- Attività da svolgere:
1. Stabilisci se le affermazioni seguenti concordano con il brano sull'occupazione, rispondendo sì o no e citando alla lettera le parole decisive del brano. (a) Nel primo trimestre del 2020 l'occupazione in Italia è calata del 6,4% su base annua. (b) Il contratto di Mario Fiorelli è scaduto il 9 giugno. (c) A maggio i componenti dello staff lavoravano tre giorni a settimana.
2. Prosegui il brano sull'occupazione, partendo subito dopo l'ultima frase riportata.

Nel primo trimestre del 2020 l’occupazione in Italia è scesa del 6,9% sotto il profilo congiunturale e del 6,4% su base annua. A dirlo la recente nota trimestrale dell’ISTAT. Rispetto al trimestre precedente il calo è di due decimi di punto. Non bisogna dimenticare però che dietro i freddi numeri si nascondono storie di persone che da un giorno all’altro sono rimasti senza la principale entrata economica.
Da receptionist a discoccupato
“Quando è stata imposta la quarantena io stavo lavorando come receptionist in un albergo, cinque giorni a settimana e due di riposo, con turni sia diurni che notturni – ha raccontato Mario Fiorelli, 28 anni, ex dipendente dell’hotel Rome Cavalieri Waldorf Astoria –. In vista della riapertura la direzione ha deciso di dare spazio a turno a più di venti collaboratori. A maggio nessun elemento dello staff lavorava più di un giorno a settimana. Questa prestazione continuava a essere pagata dalla società, mentre i restanti sei giorni è intervenuto lo Stato. Il 9 giugno però il mio contratto è scaduto e adesso sono disoccupato. L’azienda si è resa disponibile a riprendermi, ma non subito perché non ci sono turisti. Vorrei ringraziare comunque i miei ormai ex datori di lavoro perché, nonostante il periodo di crisi, hanno anticipato a noi dipendenti quanto avremmo dovuto percepire di cassa integrazione in attesa dell’erogazione da parte dell’INPS. E questo non è da tutti. Certo, non è facile restare a casa, ma non mi arrendo: questo periodo passerà”.

- Dati:
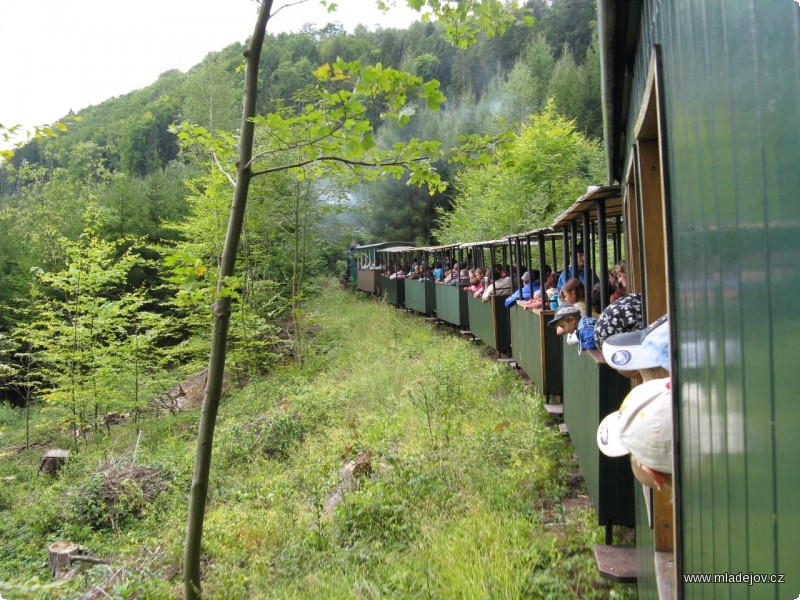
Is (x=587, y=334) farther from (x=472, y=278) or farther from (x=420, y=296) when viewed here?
(x=420, y=296)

- Esiti per attività:
1.
(a) Sì: "del 6,4% su base annua".
(b) Sì: "Il 9 giugno però il mio contratto è scaduto".
(c) No: "A maggio nessun elemento dello staff lavorava più di un giorno a settimana".

2.
Da pasticcere a precario
“Io lavoro da quando avevo 17 anni e per non restare a casa tra il divano e il letto avrei fatto qualsiasi cosa – ha spiegato Pierluigi Reho, 47 anni –. Prima dell’avvento del coronavirus lavoravo in una pasticceria, che ha chiuso nella speranza di riaprire in un paio di settimane, ma così non è stato. Appena sono stato licenziato, ho subito iniziato a mandare il mio curriculum ovunque. Dopo pochi giorni mi ha chiamato una cooperativa specializzata nel settore delle pulizie. Qui ho un contratto precario a ore, ma sono sempre insieme alle persone: mi piace lavorare a contatto con medici, infermieri e pazienti”. Pierluigi in particolare si è trovato a operare all’interno del reparto COVID dell’ospedale San Filippo Neri di Roma. “Nonostante la situazione vado a lavoro contento – ha detto –. I pazienti temono di contagiarmi ma io non ho paura e se i miei colleghi non se la sentono di avvicinarsi troppo a loro, faccio da solo. In fin dei conti parliamo di persone già sottoposte a tampone e con risultati negativi. Un impegno il nostro riconosciuto dai nostri stessi dirigenti, che si sono tolti il 20% dei loro stipendi per donare a noi dipendenti in prima linea dei buoni da 250 euro spendibili in vari negozi. Al netto di questo però mi sento fortunato: in un periodo così difficile sapere che qualcuno vuole investire su di te ti fa sentire motivato a fare il meglio”.